『救い主の誕生』

押水集会クリスマス礼拝より〜「永遠の契約」

<2002年12月22日 クリスマス礼拝>
「イザヤ書」9章1節〜6節 「ルカによる福音書」2:8-14



・“クリスマス”と言いますと、街中はイルミネーションで飾られて、デパートや商店街では、クリスマスツリーが置かれ、プレゼント用のラッピングをした素敵な品物が店先に並びます。

・しかし、本当のクリスマスはキリスト者にとっては、そのような世間一般の“クリスマス”とは違います。世界で最初のクリスマス、それは羊飼いたちに知らされた喜びの訪れと共に、馬小屋の飼い葉桶の中に眠る御子イエス・キリストの姿です。

・1996年に出版された、ジェリー・サラモンというアメリカの作家が書いた本で、「クリスマスツリー」という美しい、心温まるお話があります。ニューヨークのロックフェラーセンターには、毎年大きなクリスマスツリーが飾られ、見事な電飾に彩られます。その点灯式の様子は、TVでも放映され、一大イベントとして、大にぎわいになるそうです。

・この物語は、そこで飾られるクリスマスツリーを毎年捜し回る、庭師のある男の人と、クリスマスツリーにふさわしい木を持っているある修道女とのクリスマスツリーをめぐっての交流のお話しです。

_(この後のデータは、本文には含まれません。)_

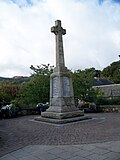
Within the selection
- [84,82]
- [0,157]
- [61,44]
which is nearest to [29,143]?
[0,157]

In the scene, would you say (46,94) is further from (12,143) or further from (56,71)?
(12,143)

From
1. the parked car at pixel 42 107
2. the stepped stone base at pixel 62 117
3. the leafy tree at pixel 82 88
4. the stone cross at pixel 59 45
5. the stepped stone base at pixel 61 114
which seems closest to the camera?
the stepped stone base at pixel 62 117

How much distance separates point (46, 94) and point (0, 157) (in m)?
12.6

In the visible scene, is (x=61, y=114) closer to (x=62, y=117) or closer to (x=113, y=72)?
(x=62, y=117)

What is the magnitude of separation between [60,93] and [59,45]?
134 inches

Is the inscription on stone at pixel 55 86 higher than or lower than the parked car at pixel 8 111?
higher

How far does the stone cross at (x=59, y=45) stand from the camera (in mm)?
12523

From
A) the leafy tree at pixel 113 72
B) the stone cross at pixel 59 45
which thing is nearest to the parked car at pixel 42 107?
the stone cross at pixel 59 45

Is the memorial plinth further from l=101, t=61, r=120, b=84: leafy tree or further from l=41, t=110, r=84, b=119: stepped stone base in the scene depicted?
l=101, t=61, r=120, b=84: leafy tree

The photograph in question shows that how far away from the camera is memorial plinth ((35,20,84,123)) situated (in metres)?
11.4

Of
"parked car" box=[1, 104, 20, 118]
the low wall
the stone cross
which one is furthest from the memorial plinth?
the low wall

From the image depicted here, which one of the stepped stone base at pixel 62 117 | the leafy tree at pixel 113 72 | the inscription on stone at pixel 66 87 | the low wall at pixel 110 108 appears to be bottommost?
the stepped stone base at pixel 62 117

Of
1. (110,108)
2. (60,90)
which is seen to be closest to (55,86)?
(60,90)

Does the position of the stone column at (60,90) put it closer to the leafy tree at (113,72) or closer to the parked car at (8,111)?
the parked car at (8,111)
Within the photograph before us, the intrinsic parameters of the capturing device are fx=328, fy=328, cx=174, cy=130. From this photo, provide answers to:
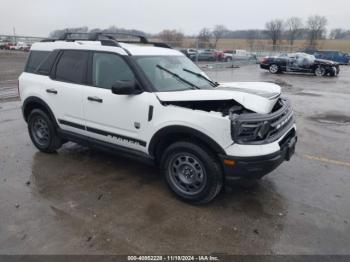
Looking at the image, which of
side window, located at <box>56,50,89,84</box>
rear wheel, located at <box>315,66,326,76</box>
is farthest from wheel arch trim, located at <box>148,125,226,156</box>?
rear wheel, located at <box>315,66,326,76</box>

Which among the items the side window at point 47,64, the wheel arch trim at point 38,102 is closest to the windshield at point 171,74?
the side window at point 47,64

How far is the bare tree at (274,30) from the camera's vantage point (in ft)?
208

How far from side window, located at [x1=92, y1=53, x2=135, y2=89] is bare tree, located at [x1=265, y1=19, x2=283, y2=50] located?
2325 inches

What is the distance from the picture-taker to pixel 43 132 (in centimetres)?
568

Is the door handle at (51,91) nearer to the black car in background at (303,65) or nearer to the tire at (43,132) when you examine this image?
the tire at (43,132)

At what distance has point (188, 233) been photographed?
3389 mm

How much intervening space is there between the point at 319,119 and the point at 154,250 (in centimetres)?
686

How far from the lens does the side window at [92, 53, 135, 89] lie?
438 centimetres

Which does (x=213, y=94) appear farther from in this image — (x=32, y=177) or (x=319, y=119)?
(x=319, y=119)

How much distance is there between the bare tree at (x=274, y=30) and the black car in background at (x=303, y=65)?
38791 millimetres

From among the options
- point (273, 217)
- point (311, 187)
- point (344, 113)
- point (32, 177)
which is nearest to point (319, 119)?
point (344, 113)

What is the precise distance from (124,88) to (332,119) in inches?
258

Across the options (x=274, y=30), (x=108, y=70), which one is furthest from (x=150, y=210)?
(x=274, y=30)

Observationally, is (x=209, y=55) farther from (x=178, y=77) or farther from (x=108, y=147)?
(x=108, y=147)
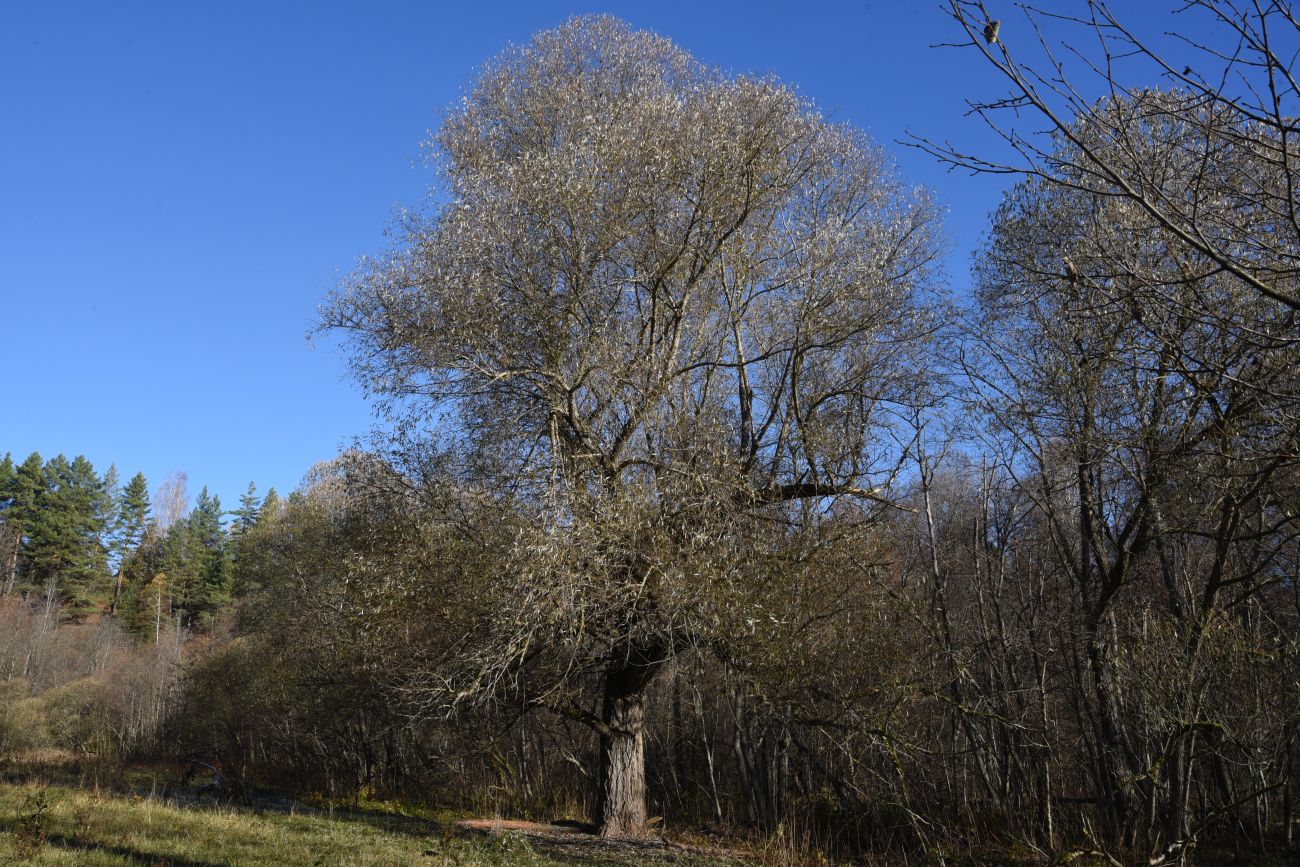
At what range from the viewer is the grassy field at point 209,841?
8148mm

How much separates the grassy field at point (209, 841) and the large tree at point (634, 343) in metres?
2.06

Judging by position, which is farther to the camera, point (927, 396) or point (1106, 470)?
point (927, 396)

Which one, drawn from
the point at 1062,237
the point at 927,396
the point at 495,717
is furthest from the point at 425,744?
the point at 1062,237

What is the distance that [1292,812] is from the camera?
1466 centimetres

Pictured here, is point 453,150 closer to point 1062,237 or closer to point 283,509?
point 1062,237

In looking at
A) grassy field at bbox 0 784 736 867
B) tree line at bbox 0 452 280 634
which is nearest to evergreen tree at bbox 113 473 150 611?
tree line at bbox 0 452 280 634

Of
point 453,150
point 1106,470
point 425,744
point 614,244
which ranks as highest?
point 453,150

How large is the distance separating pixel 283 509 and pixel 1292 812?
108ft

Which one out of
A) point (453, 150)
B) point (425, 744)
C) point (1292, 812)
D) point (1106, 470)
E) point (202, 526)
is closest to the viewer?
point (1106, 470)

・修道女のシスターアンソニーは、子供の頃、お父さんを亡くして、修道院に引き取られました。そこで出会ったのが、この小さな一本の木でした。少女は心を閉ざして、毎日ひとりぼっちでした。少女のそばにいつもいたのが、ツリーでした。やがてそんな小さなツリーは、見事な木に育ちました。そんな木に目を留めたのが、庭師の男でした。一本の木を通して、庭師とシスターは、友情が生まれていったのです。ニューヨークという都会で働く男と、修道院から一歩も出ることのないシスター・・・。

・シスターはある日、そのツリーを手放すことを決意し、ロックフェラーセンターでの点灯式の日、亡くなったお父さんの言葉を思い出しました。「あのいちばんてっぺんにある星を見てごらん。あれは、みんなが、この街の冷たさしか感じられなくて、つらくなったときでも、美しいものがあることを思い出させてくれるために、ああしてあそこにいるんだ。」 ツリーもそんな存在となったのです。立派で華やかで美しいクリスマスツリーは、寂しくてつらくなった人々を明るく照らしてくれる、みんなのツリーになったのです。

・ニューヨークにおいては昨年、恐ろしいテロ事件が起り、闇の中に包まれている中、一体どのようなクリスマスを迎えていることでしょうか?きっと多くの人々に希望の光を明るく照らし、みんなのツリーとなっていることでしょう。ロックフェラーセンターのクリスマスツリーのように、豪華できらきらとはしていないけれども、貧しい人、そして暗闇の中に在る民のうえに、一筋の希望の光として、この世に生まれたのが、救い主としての主イエス・キリストなのです。「闇の中を歩む民は、大いなる光を見 死の陰の地に住む者の上に、光が輝いた。」

・ 闇の中の光としての救い主の誕生です。救いは今日、私達のもとへやって来たのです。世界ではじめのクリスマスに、暗く貧しい羊飼いたちに告げられた天使の言葉は、現代の私達に向けられた言葉でもあるのです。闇の中を歩む、孤独な民のために、いつも共にいて下さる、インマヌエルの主として、世に送られた一人子イエス・キリストの誕生を今に告げるのです。